Tinker AFB achieves design goals for new engine test cell
Officials at the new Pacer Comet 4 (PC4) jet engine test facility recently at Tinker Air Force Base in Oklahoma sought data acquisition equipment to assist with high-performance testing of a wide range of gas turbine engines deployed by the U.S. Air Force. They found their solution at United Electronics Industries (UEI) in Walpole, Mass. By taking advantage of recent developments in DAQ hardware/software technology, communication system design, and new test cell operating concepts, the PC4 achieves an efficient, flexible, and configurable facility that can meet the testing requirements for all jet engine types currently serviced at Tinker AFB, according to a spokesperson. The Test Cell Chamber is equipped with two network video cameras and an intercom system for increased safety of personnel and immediate detection of faults or fuel leaks. Video, voice, and test information are linked via Ethernet with all other test cells and facility offices for data sharing and greater efficiency.
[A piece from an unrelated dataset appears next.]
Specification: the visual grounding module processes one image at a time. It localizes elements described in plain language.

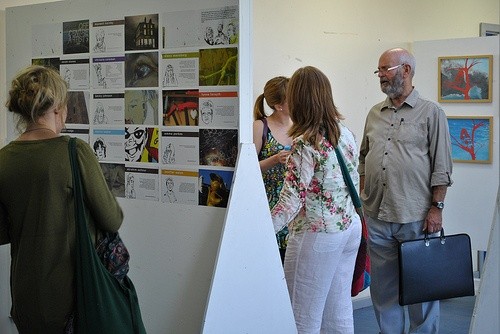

Test data for all engine types is stored in the Engine Health Management Repository Center data base, which provides baseline performance data for each engine type and also enhances security, safety, and cost effectiveness. In addition to the UEI on-frame Data Acquisition/Control System, the Test Facility contains sensors and related equipment to measure vibration, thrust, load, fuel flow, air flow, rotary and linear position, noise, and other variables. All data collected from remote monitoring equipment is transmitted to the Data Display/ Control Computer via Ethernet. The engine of the DAQ system is a PPC8 PowerDNA Cube with a PowerPC CPU, SD card slot, DB-9 Serial Port, SD Card slot, indicating LEDs, and an Ethernet interface plus 6 slots for I/O boards that interface with sensors. The Cube used in the on-frame DAQ system contains the following UEI I/O boards: DNA-AI-225 Thermocouple Analog Input Board, NA-AI-207 General Purpose Analog Input Board, DNA-DIO-401 Digital Input Board, DNA-DIO-402 Digital Output Board, DNA-PC-902 Power Conversion Board, DNA-STP-AI-U Screw Terminal Panel, and DNA-STP-37 Screw Terminal Panels. The Pacer Comet 4 represents a major step forward in Test Cell Design, UEI officials affirm, and is expected to set the standard for efficient, high-performance jet engine testing for years to come.